**TAREAS PENDIENTES:**
• A. En el texto sobre el limonero, ¿con qué cubre el ama cada noche al nuevo cerezo?
• B. Devuelve, sin cambiar nada, el fragmento del texto sobre el limonero que empieza en "Al abrigo de" y termina en "de ceño fruncido.".

**TEXTO PROPORCIONADO:**
################

Al abrigo de una pared de cal descansa el limonero. Sus frondosas ramas se vencen hacia el suelo. Ramas desbordadas de hojas, acorazadas de espinos, plagadas de limones verdes como los berros, otros iniciando su metamorfosis a verde amarillento luminoso, otros convertidos ya en óvalos relucientes amarillo limón, con olor a deshielo, paladar agridulce de ceño fruncido.

Es el único superviviente a la helada de un mes de Marzo de no recuerdo qué año, que congeló la savia del joven cerezo y lo despojó de todas sus hojas, y de todas sus flores, esas que se abrían inocentes a las caricias del sol de una recién estrenada primavera y estranguladas con alevosía por un manto de escarcha, al encontrarlas dormidas, confiadas al despuntar el día. Él, que más que cerezo de un humilde patio empedrado, resplandecía como si fuese del Jerte, engalanado de colores hasta el copete, presuntuoso y coqueto, ahora quebrado, roto, seco, muerto.

Hoy, su lugar lo ocupa otro nuevo cerezo, que el ama cubre con una fina tela cada noche, con mimo, para que no se congele su savia ante el repentino frío, para que no se sienta abandonado por ese que lo acaricia con hilos de seda a la luz del día. Para que no le invada el miedo en las noches sin luna. Para que las gotas de rocío no se conviertan en puñales de hielo. Para que dormite tranquilo.

################

**DATOS MOSTRADOS:**

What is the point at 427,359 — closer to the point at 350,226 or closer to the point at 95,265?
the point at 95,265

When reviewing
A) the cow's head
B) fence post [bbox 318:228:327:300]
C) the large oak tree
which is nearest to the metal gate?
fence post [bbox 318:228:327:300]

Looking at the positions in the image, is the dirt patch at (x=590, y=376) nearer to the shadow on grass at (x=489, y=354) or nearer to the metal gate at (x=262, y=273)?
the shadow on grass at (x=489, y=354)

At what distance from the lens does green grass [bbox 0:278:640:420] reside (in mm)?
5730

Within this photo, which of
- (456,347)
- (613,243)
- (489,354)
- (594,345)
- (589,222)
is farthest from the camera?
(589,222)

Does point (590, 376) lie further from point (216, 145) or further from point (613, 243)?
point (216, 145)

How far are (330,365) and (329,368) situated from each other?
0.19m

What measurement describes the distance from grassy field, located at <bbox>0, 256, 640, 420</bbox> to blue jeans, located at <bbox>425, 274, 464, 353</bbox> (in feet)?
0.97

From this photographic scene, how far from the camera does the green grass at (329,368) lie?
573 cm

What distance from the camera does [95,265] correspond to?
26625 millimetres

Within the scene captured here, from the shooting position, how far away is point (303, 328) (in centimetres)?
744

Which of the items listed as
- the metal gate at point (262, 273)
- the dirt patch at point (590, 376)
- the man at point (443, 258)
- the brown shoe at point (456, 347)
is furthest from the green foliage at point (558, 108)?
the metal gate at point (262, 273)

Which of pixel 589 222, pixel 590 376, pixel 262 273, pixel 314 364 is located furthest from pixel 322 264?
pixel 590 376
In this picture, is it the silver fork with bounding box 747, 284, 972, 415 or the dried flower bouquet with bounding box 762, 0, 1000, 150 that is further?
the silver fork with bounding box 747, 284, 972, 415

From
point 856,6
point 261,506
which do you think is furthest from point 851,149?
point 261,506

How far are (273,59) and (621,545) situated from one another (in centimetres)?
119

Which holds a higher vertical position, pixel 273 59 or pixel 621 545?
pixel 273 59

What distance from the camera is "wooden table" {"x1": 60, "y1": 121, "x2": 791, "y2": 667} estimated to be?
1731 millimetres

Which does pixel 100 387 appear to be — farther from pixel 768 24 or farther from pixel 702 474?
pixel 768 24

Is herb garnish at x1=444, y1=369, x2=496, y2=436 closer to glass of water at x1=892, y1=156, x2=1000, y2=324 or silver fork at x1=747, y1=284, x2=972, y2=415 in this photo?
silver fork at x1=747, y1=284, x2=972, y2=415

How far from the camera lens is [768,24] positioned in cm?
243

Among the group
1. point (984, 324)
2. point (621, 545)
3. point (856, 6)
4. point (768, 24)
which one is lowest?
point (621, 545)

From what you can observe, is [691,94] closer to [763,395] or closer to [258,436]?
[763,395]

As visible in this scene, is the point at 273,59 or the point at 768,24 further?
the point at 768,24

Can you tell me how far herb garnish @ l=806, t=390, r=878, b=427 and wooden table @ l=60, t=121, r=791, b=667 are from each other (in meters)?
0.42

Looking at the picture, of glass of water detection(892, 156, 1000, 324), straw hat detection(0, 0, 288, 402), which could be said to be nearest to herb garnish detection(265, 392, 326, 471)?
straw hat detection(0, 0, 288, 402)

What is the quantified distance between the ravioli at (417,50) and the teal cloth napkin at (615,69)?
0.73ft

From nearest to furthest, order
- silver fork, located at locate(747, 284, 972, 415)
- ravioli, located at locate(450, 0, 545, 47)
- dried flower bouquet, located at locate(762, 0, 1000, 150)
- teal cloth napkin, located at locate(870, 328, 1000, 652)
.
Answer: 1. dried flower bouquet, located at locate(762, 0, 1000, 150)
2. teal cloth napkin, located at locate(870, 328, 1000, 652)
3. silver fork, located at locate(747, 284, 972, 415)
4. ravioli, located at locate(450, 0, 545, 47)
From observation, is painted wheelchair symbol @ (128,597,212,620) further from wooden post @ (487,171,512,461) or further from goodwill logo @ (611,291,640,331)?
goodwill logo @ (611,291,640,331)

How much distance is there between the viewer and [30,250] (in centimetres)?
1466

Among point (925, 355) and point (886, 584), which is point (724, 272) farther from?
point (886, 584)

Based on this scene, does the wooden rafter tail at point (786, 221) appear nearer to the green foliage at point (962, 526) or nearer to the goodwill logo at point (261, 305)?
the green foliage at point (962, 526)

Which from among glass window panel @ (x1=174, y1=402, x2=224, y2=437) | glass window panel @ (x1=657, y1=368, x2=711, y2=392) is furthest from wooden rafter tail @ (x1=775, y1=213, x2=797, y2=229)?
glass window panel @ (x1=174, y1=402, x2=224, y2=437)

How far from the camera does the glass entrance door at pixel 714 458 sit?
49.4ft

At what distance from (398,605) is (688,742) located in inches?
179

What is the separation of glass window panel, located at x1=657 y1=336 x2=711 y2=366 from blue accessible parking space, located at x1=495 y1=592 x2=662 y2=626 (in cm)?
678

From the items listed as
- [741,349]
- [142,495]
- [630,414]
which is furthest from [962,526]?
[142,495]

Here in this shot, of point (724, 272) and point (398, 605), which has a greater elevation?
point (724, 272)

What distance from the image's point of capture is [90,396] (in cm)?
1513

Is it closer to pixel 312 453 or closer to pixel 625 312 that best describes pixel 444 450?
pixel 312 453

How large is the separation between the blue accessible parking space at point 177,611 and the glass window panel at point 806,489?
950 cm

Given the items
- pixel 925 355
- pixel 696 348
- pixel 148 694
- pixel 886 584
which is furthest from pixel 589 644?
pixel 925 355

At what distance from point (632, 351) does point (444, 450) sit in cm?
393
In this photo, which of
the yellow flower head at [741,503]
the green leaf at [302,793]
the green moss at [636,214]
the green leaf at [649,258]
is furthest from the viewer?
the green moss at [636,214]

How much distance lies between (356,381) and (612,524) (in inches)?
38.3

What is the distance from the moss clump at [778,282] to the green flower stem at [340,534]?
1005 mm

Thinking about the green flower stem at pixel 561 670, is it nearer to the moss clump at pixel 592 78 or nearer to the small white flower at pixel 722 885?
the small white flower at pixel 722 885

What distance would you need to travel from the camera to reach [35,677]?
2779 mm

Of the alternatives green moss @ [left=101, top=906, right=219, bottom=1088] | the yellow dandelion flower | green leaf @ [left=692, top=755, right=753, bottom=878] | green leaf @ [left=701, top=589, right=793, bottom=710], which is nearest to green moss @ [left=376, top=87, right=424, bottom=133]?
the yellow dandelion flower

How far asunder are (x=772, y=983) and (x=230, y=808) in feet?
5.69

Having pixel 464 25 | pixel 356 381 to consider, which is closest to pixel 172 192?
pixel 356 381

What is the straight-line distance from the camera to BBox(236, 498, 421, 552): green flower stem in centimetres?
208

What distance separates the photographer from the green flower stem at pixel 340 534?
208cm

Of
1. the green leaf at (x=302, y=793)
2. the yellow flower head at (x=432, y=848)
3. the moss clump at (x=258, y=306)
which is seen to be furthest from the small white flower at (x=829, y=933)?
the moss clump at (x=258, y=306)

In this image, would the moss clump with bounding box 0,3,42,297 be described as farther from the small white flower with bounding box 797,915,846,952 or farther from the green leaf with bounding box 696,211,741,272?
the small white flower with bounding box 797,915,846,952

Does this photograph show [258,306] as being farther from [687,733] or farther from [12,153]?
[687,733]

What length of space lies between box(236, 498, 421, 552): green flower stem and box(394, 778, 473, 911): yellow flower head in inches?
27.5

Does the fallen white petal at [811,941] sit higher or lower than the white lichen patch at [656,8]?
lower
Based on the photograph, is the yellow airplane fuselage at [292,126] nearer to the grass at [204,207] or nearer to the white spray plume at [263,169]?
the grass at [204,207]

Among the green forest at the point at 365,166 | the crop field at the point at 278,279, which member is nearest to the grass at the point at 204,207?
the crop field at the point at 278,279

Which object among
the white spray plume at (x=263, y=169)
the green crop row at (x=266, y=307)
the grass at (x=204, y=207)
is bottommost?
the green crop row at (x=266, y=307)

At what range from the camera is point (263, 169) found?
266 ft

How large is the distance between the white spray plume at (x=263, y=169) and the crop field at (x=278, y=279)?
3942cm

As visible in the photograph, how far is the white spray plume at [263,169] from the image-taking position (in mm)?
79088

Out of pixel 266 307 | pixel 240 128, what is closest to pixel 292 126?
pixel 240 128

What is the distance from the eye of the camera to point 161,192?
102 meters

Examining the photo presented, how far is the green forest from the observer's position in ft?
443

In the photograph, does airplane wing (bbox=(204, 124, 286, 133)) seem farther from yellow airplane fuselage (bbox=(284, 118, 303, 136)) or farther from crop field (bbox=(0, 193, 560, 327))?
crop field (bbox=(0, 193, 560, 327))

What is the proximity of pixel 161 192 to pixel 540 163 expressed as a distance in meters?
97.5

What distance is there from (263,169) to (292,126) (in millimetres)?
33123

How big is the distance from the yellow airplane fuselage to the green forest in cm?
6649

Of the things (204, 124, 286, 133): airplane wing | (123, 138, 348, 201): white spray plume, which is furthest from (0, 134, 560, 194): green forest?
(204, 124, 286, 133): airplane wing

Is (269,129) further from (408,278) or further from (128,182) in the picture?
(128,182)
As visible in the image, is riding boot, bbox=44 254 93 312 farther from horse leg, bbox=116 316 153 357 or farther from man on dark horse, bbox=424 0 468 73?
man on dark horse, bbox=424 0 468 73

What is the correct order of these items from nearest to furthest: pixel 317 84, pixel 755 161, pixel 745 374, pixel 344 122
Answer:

################

**RESPUESTAS:**
• A. Con una fina tela.

• B.
Al abrigo de una pared de cal descansa el limonero. Sus frondosas ramas se vencen hacia el suelo. Ramas desbordadas de hojas, acorazadas de espinos, plagadas de limones verdes como los berros, otros iniciando su metamorfosis a verde amarillento luminoso, otros convertidos ya en óvalos relucientes amarillo limón, con olor a deshielo, paladar agridulce de ceño fruncido.